With this series of articles we make an attempt to provide for bilingual professionals the tools they need to use mass media in an honest and ethic way, both as a recipients of the media “products” and professionals who work in the field of journalism and other media. We think that new Chinese Translation workers, Polish Translation and Arabic Translation workers who will be working on such matters as Medical Translation and Legal Translation will benefit from this article most. This text, however, is not instructional - you will not find any rules regarding what is “right” to do when handling situations. Instead, we seek to provide some good suggestions that seem “most appropriate” for a given situation. in doing so, our main concern is to concentrate both on the subject and on why the suggested action might be the most appropriate. We have put a great effort in answering the numerous questions of our blog readers. Moreover, we fully explain each one at length.

As one Vietnamese Translation worker who also contributed to this article suggested, after all you will be the one who has to draw conclusions as far as the answers you find most acceptable are concerned. We suppose that you will realize to a greater extent how difficult it is to make a moral decision. At the very least, you will need to determine your personal benchmark according to which you can evaluate your decisions.

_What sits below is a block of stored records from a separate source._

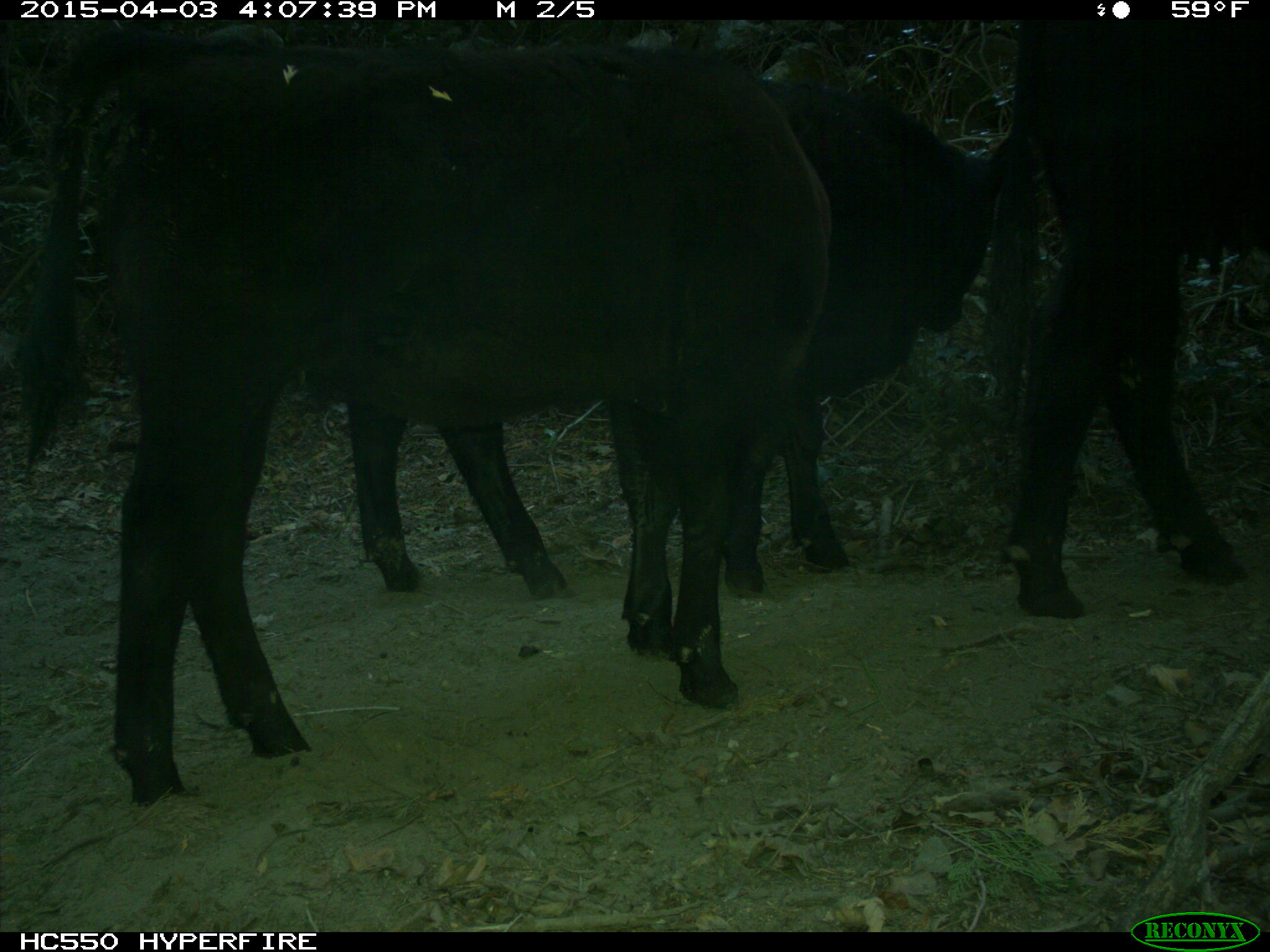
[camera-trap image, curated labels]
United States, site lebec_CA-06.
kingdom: Animalia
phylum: Chordata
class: Mammalia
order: Artiodactyla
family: Bovidae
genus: Bos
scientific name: Bos taurus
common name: domestic cow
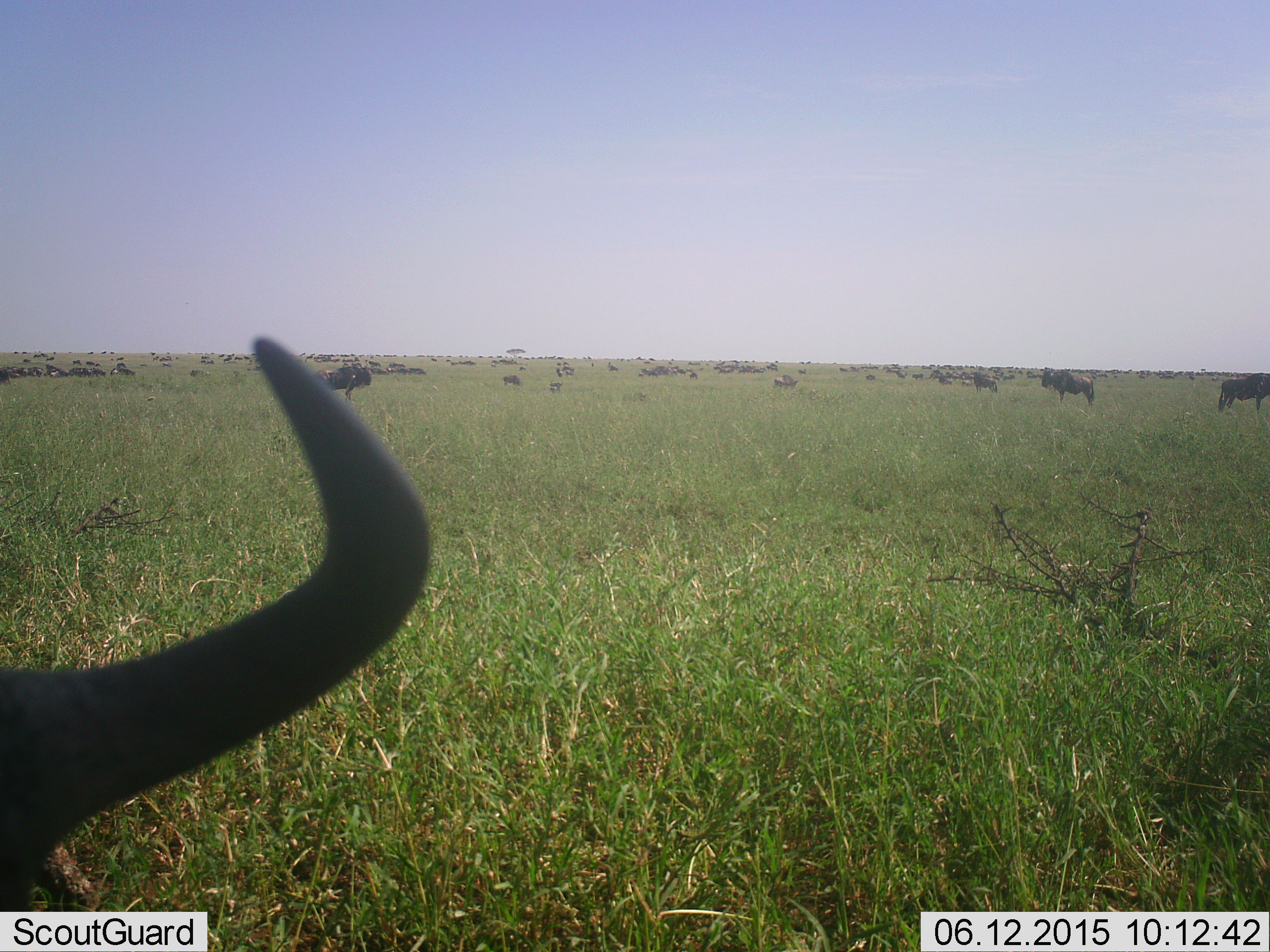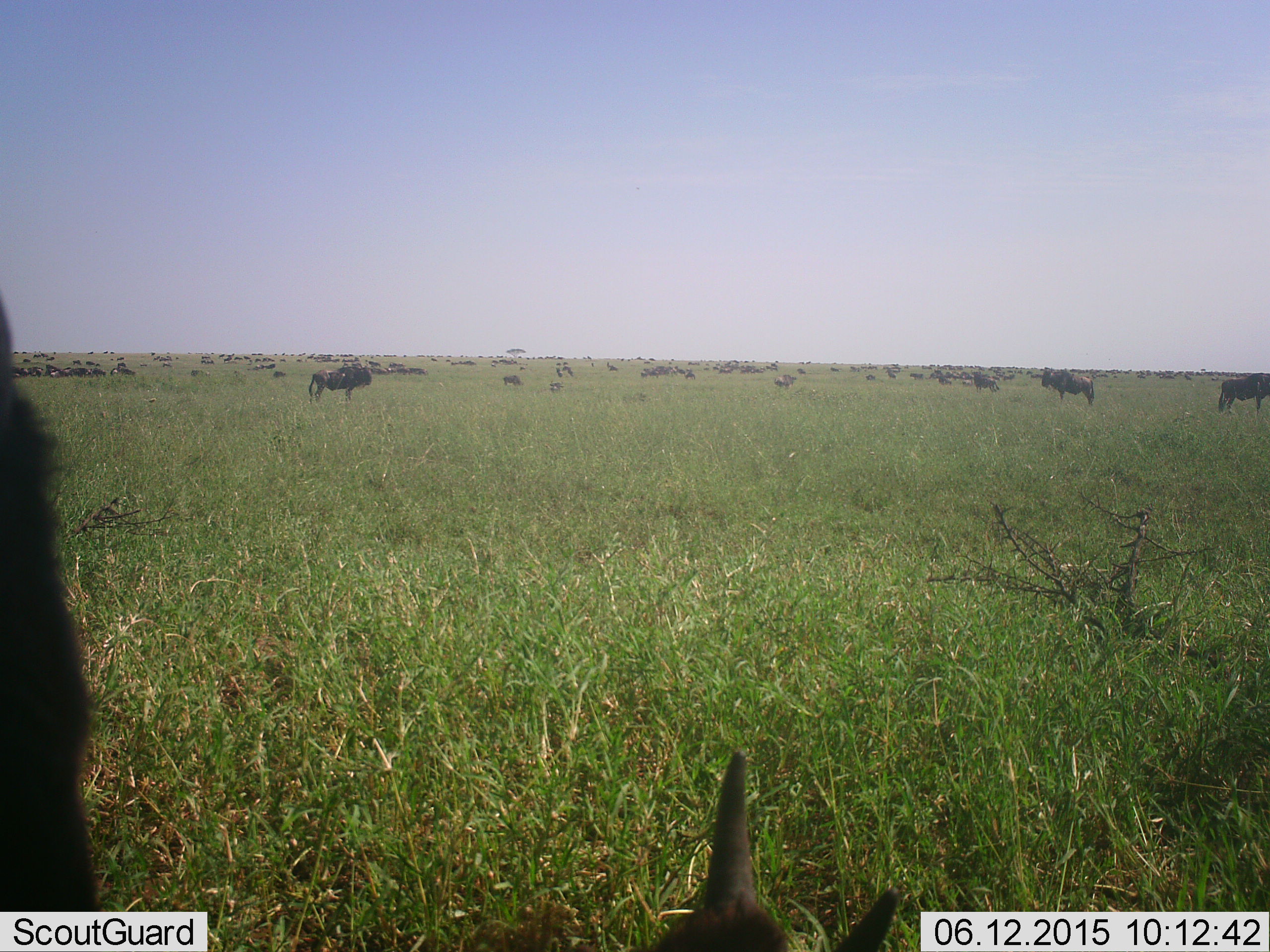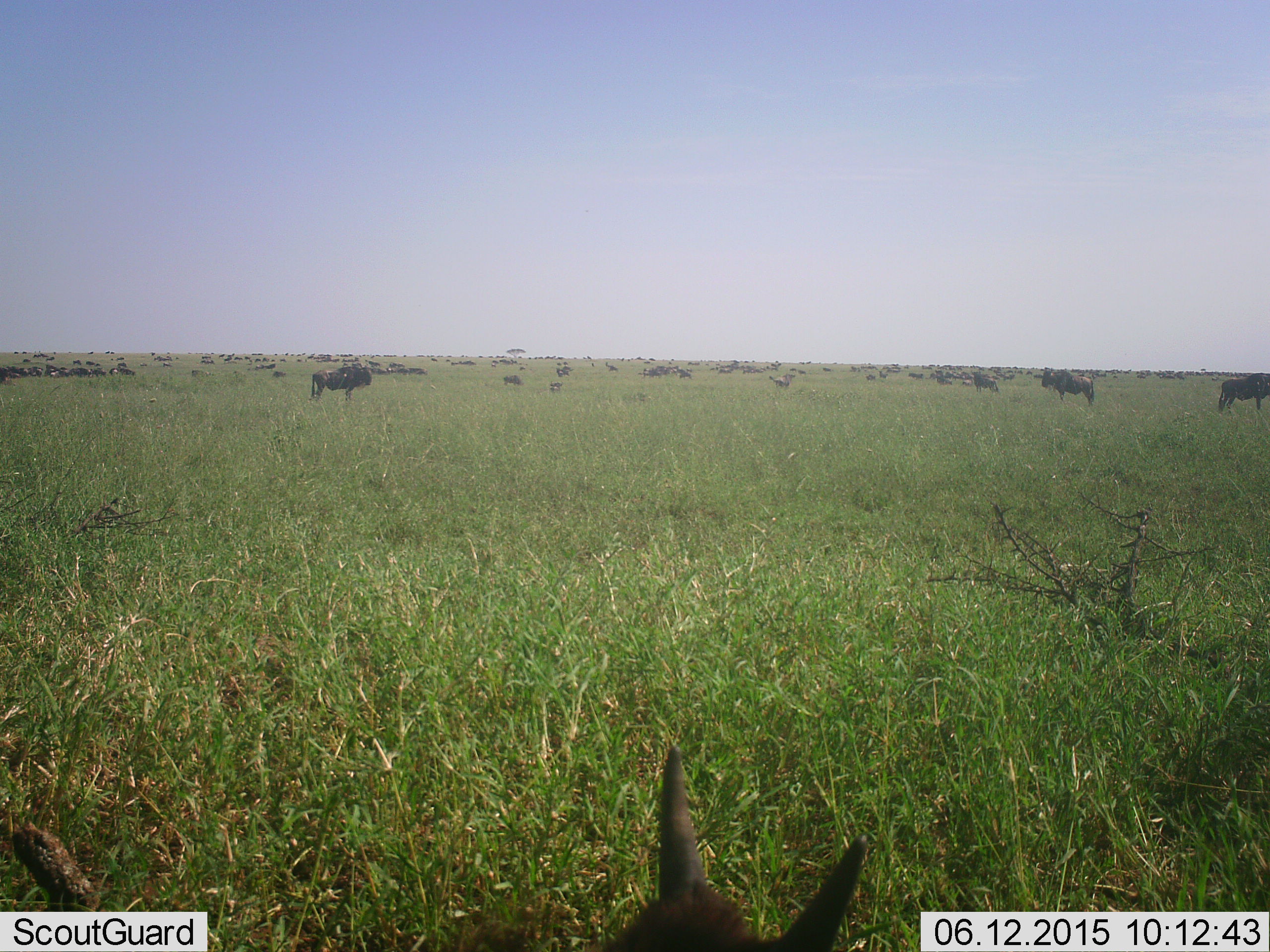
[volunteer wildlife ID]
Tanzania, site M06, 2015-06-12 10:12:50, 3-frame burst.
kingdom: Animalia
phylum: Chordata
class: Mammalia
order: Artiodactyla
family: Bovidae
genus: Connochaetes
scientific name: Connochaetes taurinus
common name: blue wildebeest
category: wildebeest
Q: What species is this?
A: Wildebeest (blue wildebeest) (Connochaetes taurinus).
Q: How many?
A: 51+.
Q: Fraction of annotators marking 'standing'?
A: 100%.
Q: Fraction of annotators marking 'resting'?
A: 40%.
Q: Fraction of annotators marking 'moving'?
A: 30%.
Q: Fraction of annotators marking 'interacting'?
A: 10%.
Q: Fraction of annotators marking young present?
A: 0%.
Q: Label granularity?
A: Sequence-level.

Thus, this series of posts will discuss news media, advertising, and public relations. Although entertainment media, such as television and movie industry, are the fields that mainly attract the interest of translation workers, the above three are most popular among the college graduates who have majors both in Translation studies and Journalism or Communication. The experience gained by translation and interpretation workers in these three fields can be used in other forms of communication, information based or otherwise. Moreover, a Polish Translator member of our team has collected reams of information related to entertainment industry and its effect on culture all over the world. And, of course, in different societies volumes have been written in opposition to the condition state of modern journalism. Here we have to mention that advertising and, public relations in particular, are often paid little attention or, worse, are compared with journalism, taking for granted that the moral norms of the one are the same as of the other. Since that is rarely the case, this book is an attempt to outline the differences that exist among these three types of media in the hope of enhancing the development of sound and specific guidelines by which they may be analyzed and, if necessary, judged according to their specific functions. At last, the principle to tell the truth and to do least harm should be obligatory for all mass media, but to a different extent and for undoubtedly different reasons.